## Source document
Personal information
- Full name: Dor Malul
- Date of birth: April 30, 1989 (age 37)
- Place of birth: Rishon LeZion, Israel
- Height: 1.81 m (5 ft 11 in)
- Positions: Midfielder; defender;

Team information
- Current team: Hapoel Haifa
- Number: 4

Youth career
- 2003–2008: Maccabi Tel Aviv

Senior career*
- Years: Team / Apps / (Gls)
- 2006–2012: Maccabi Tel Aviv / 81 / (1)
- 2011–2012: → Beerschot AC (loan) / 35 / (1)
- 2012–2013: Beerschot AC / 8 / (0)
- 2013–2014: Beitar Jerusalem / 11 / (0)
- 2014–2015: Hapoel Be'er Sheva / 21 / (0)
- 2015–: Hapoel Haifa / 320 / (3)

International career^{‡}
- 2006: Israel U17 / 4 / (0)
- 2006–2008: Israel U19 / 22 / (2)
- 2008–2010: Israel U21 / 8 / (1)

= Dor Malul =

Israeli footballer

Dor Malul (דור מלול; born April 30, 1989) is an Israeli professional footballer who plays for Hapoel Haifa.

## Provided material

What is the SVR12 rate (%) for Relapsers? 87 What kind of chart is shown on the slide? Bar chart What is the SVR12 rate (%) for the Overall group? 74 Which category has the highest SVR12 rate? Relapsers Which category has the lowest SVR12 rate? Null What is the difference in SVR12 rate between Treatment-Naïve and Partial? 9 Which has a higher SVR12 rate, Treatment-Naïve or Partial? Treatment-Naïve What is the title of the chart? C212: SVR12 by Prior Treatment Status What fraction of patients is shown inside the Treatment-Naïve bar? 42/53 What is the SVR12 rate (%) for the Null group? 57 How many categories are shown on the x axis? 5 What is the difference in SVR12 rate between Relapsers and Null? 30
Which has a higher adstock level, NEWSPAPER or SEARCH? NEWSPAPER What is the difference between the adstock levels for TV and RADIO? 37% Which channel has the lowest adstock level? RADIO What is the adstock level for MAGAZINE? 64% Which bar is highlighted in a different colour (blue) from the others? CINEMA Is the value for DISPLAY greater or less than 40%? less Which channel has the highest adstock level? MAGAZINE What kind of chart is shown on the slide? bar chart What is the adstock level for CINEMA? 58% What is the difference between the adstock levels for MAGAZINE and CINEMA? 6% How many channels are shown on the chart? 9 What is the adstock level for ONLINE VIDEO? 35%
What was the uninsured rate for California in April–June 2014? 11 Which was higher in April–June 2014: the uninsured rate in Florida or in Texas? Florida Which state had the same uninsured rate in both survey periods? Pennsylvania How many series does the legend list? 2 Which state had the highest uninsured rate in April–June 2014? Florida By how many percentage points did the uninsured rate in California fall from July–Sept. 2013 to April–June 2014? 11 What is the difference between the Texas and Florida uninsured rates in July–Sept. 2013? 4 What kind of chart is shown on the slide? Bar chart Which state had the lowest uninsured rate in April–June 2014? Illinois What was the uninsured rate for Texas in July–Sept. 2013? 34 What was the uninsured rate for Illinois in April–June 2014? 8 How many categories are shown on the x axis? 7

## Check your understanding
A - From the Dor Malul profile, return the passage starting at "- 2013–2014: Beitar" and ending at "U21 / 8 / (1)".
B - List each club named in the senior career section of the Dor Malul profile, naming each club only once.
C - Using the Dor Malul profile, answer:
(i) What is his place of birth?
(ii) What number does he wear for his current team?
(iii) How many goals does he have for Israel U19?

## Exercise results
A -
- 2013–2014: Beitar Jerusalem / 11 / (0)
- 2014–2015: Hapoel Be'er Sheva / 21 / (0)
- 2015–: Hapoel Haifa / 320 / (3)

International career^{‡}
- 2006: Israel U17 / 4 / (0)
- 2006–2008: Israel U19 / 22 / (2)
- 2008–2010: Israel U21 / 8 / (1)

B -
Maccabi Tel Aviv
Beerschot AC
Beitar Jerusalem
Hapoel Be'er Sheva
Hapoel Haifa

C -
(i) Rishon LeZion, Israel
(ii) 4
(iii) 2